Aida, by Verdi | Heavenly Aida!

A royal show on Sunday afternoon to close the Lanaudière Festival.Aida by Yannick Nézet-Séguin, which brought together his Montreal band and a few regulars from the Metropolitan Opera in New York, was one of the most exhilarating musical events of the last few months.


It was in the fall of 2018 that the talks began leading to the presentation ofAida in concert version in Joliette, if we are to believe the artistic director Renaud Loranger, who came to say a few words in the company of the outgoing general director Xavier Roy, who took the opportunity to greet the public one last time.

The wait was worth its weight in gold, because the lineup of singers gathered on the stage of the Fernand-Lindsay Amphitheatre had everything to make any voice lover’s jaw drop. Three of them (Angel Blue, Judit Kutasi and Morris Robinson) will even be on the stage of the Metropolitan Opera with Nézet-Séguin for a special presentation of the opera on December 31, before several performances in the following months.

Even though it was an unstaged version, with no sets whatsoever, it was far from a frozen show with singers glued to their lecterns.

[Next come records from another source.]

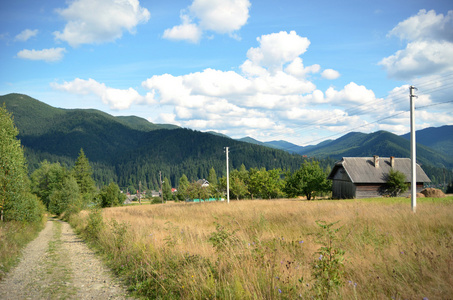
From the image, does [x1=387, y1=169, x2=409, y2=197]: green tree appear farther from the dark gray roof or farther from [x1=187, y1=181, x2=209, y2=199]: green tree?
[x1=187, y1=181, x2=209, y2=199]: green tree

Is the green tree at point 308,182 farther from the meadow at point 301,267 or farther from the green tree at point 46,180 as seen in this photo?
the green tree at point 46,180

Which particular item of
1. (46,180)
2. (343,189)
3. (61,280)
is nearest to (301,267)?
(61,280)

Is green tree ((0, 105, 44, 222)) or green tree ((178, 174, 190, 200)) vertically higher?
green tree ((0, 105, 44, 222))

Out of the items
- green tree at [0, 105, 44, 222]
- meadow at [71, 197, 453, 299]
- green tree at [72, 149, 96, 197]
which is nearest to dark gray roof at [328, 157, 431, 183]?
meadow at [71, 197, 453, 299]

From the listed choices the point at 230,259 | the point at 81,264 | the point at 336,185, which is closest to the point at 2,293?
the point at 81,264

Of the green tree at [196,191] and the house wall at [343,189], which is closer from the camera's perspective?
the house wall at [343,189]

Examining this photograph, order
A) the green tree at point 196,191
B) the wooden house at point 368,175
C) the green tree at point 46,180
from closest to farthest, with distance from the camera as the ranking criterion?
the wooden house at point 368,175, the green tree at point 196,191, the green tree at point 46,180

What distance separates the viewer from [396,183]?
142ft

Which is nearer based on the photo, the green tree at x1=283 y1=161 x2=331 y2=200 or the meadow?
the meadow

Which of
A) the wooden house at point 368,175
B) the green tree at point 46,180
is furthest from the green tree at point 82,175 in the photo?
the wooden house at point 368,175

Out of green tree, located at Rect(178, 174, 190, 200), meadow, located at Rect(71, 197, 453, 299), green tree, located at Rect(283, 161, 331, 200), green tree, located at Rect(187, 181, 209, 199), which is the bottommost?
green tree, located at Rect(178, 174, 190, 200)

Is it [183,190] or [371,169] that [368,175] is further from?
[183,190]

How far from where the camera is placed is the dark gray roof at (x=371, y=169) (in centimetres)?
4397

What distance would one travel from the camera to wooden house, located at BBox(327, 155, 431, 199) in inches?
1726
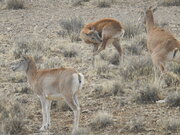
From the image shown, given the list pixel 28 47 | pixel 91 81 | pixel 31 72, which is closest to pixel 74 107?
pixel 31 72

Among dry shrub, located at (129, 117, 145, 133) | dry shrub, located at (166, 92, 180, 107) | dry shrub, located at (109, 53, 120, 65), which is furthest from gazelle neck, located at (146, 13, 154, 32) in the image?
dry shrub, located at (129, 117, 145, 133)

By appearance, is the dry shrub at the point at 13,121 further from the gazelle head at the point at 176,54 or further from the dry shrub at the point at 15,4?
the dry shrub at the point at 15,4

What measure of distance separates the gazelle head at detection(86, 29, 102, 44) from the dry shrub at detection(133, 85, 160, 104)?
3.41 metres

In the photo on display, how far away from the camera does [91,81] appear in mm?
12602

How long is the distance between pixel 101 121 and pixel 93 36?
4.83m

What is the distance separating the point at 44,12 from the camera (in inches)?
843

The characters of the opera really came to life before our eyes, entering and leaving as they spoke, or even going behind the orchestra on certain occasions.

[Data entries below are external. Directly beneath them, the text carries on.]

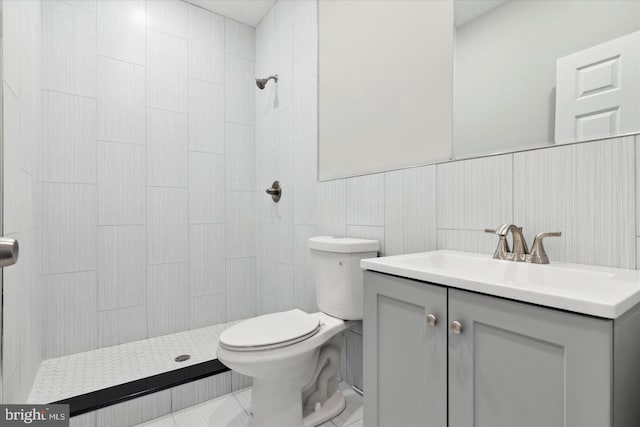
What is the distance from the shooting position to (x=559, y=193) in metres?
0.97

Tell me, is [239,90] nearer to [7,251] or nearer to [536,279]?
[7,251]

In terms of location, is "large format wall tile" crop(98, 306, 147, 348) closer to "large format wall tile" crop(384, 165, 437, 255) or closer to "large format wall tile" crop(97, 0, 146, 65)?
"large format wall tile" crop(97, 0, 146, 65)

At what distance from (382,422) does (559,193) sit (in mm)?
877

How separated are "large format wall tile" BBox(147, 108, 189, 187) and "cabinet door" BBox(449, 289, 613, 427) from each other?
2.10 m

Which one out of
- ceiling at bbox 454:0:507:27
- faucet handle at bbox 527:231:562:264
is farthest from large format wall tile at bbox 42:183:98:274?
faucet handle at bbox 527:231:562:264

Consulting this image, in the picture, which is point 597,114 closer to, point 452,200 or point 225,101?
point 452,200

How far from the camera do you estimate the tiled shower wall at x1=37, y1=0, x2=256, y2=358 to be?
6.32 ft

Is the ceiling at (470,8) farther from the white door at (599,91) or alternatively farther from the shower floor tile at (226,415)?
the shower floor tile at (226,415)

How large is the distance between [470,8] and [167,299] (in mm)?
2397

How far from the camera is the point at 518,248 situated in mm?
1000

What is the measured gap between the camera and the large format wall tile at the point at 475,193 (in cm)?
109

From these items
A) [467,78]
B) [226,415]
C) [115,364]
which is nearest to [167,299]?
[115,364]

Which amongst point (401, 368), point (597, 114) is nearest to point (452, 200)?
point (597, 114)

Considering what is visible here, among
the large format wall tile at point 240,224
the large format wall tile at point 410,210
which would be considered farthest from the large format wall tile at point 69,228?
the large format wall tile at point 410,210
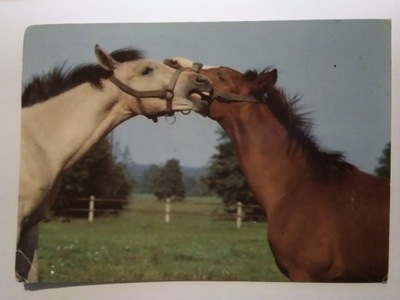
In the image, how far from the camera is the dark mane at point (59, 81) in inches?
30.8

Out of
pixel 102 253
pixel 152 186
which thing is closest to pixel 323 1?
pixel 152 186

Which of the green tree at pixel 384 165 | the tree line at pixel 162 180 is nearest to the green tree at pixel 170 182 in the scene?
the tree line at pixel 162 180

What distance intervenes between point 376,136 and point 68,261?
44 cm

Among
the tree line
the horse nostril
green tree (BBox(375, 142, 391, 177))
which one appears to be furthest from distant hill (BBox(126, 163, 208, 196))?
green tree (BBox(375, 142, 391, 177))

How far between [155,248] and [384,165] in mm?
316

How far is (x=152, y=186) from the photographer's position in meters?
0.76

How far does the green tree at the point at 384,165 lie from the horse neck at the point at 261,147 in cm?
10

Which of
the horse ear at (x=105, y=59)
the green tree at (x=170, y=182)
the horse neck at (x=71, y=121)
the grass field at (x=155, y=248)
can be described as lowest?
the grass field at (x=155, y=248)

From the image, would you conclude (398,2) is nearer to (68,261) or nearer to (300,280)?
(300,280)

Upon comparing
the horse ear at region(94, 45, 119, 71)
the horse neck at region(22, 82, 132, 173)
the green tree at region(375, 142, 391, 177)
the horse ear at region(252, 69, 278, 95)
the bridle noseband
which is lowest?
the green tree at region(375, 142, 391, 177)

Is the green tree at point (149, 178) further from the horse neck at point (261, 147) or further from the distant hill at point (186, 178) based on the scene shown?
the horse neck at point (261, 147)

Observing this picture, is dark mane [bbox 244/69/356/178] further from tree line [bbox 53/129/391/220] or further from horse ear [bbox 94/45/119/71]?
horse ear [bbox 94/45/119/71]

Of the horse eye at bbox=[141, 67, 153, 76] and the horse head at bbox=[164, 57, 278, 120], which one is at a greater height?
the horse eye at bbox=[141, 67, 153, 76]

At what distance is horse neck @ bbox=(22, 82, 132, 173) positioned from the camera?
776mm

On the women’s side, the two main roles deserve all the praise possible, especially the Aida from Angel Blue, which we were able to hear last year at the end of the OM season in a completely different repertoire. The American soprano combines absolutely all the qualities that one can expect from the greatest singers, including great sensitivity and a voice that combines – a rare thing – both metal and velvet.

PHOTO CHARLES WILLIAM PELLETIER, SPECIAL COLLABORATION

Singers Angel Blue, Judit Kutasi and SeokJong Baek, at the concert on Sunday

As for the Romanian mezzo-soprano Judit Kutasi as Amneris, she has an impressive volume and a sparkling timbre, if we except a few high notes that are too covered.

The role of Radames is a real challenge for many singers, but not for South Korean SeokJong Baek, a very solid tenor voice. lyric spinto (more valiant than the lyric tenor), despite a timbre that does not particularly stand out (even if one thinks at times of someone like Marcelo Álvarez).

Of the three male low voices, it is the Greek bass Alexandros Stavrakakis (as Ramfis) who leaves the best memory with his sumptuous voice disturbingly evoking that of Nicolai Ghiaurov. His colleague from the south of the border Morris Robinson (as Roi) is less memorable, his Italian sometimes betraying his mother tongue (in the “ou” in particular). The same goes for the Amonasro of the Italian baritone Ambrogio Maestri (a Falstaff specialist) who, despite a timbre of great nobility, is quite short of high notes.

The hero of this Aida Yannick Nézet-Séguin remains, who gave a soul to this score, finding almost always the right tempo (except perhaps for the final duet, a bit too cheerful) and giving all the relief desired to the musical material. The second act, with its six Egyptian trumpets set back in the sides, was simply mind-blowing.

If the Metropolitan Choir sometimes lacked a little flesh when certain sections sang alone, the orchestra was in its best form, in particular the brass.